Quando, qualche tempo fa, si è conclamato il dissesto finanziario della città con la nomina di un Commissario ‘ad acta’, abbiamo rilevato come anche per la condizione culturale occorresse la nomina di un commissario con pieni poteri che annotasse i guasti, le manchevolezze, le adulterazioni, i falsi e gli sprechi, i vuoti lasciati nella storia, nella tradizione e nell’attualità di una comunità bisognosa di prediligere la propria cultura attraverso una più attenta retrospettiva. Una cultura che andava celebrata, in un modo più pieno, nuovo e diverso, nelle sue consuetudini, nelle sue molteplici risorse. Occorreva una lente creativa, più vicina alle abitudini, al costume della città, ai gusti della sua gente, al suo idioma, alle sue piazze, al suo agglomerato urbano, al suo centro storico, al suo folclore, ai suoi talenti ed alla sua autentica identità.

Consegna esercizio a. Ripeti esattamente il passo del testo sulla cultura della città compreso tra "Quando, qualche tempo" e "sua autentica identità.", estremi inclusi.
Il testo e l'elenco non hanno alcun legame tra loro.

Elenco dati.
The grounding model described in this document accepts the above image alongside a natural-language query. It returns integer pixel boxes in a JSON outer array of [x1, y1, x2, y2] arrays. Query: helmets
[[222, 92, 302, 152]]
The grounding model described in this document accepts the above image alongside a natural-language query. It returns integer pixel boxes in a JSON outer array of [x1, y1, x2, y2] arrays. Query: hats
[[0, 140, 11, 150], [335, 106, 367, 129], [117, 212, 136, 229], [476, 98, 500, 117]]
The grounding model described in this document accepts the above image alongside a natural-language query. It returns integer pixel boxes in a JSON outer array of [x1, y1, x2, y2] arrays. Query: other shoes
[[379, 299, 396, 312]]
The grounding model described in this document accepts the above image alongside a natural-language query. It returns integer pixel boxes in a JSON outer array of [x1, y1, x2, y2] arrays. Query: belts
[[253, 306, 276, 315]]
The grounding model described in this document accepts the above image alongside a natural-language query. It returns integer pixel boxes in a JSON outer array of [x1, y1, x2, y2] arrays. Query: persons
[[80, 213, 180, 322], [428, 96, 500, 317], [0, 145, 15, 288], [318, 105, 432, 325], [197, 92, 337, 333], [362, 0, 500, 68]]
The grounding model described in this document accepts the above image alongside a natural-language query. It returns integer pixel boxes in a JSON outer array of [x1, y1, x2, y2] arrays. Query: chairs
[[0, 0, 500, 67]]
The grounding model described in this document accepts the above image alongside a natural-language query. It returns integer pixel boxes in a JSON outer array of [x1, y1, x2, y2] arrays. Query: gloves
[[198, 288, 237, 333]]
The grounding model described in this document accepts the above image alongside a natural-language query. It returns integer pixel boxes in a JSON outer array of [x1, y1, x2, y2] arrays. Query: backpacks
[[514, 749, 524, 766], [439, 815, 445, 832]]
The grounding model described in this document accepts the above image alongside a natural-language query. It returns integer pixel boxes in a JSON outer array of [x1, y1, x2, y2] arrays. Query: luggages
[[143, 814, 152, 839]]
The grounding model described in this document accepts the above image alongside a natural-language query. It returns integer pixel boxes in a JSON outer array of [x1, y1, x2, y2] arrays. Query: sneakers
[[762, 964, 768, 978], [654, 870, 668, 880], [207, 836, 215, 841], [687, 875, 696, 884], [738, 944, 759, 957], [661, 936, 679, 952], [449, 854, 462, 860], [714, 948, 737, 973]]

Consegna esercizio b. Per favore, riproduci esattamente le righe dell'elenco comprese tra la riga che contiene "arrays. Query: gloves" e quella che contiene "[[198, 288, 237, 333]]", entrambe incluse.

Soluzione completa a.
Quando, qualche tempo fa, si è conclamato il dissesto finanziario della città con la nomina di un Commissario ‘ad acta’, abbiamo rilevato come anche per la condizione culturale occorresse la nomina di un commissario con pieni poteri che annotasse i guasti, le manchevolezze, le adulterazioni, i falsi e gli sprechi, i vuoti lasciati nella storia, nella tradizione e nell’attualità di una comunità bisognosa di prediligere la propria cultura attraverso una più attenta retrospettiva. Una cultura che andava celebrata, in un modo più pieno, nuovo e diverso, nelle sue consuetudini, nelle sue molteplici risorse. Occorreva una lente creativa, più vicina alle abitudini, al costume della città, ai gusti della sua gente, al suo idioma, alle sue piazze, al suo agglomerato urbano, al suo centro storico, al suo folclore, ai suoi talenti ed alla sua autentica identità.

Soluzione completa b.
The grounding model described in this document accepts the above image alongside a natural-language query. It returns integer pixel boxes in a JSON outer array of [x1, y1, x2, y2] arrays. Query: gloves
[[198, 288, 237, 333]]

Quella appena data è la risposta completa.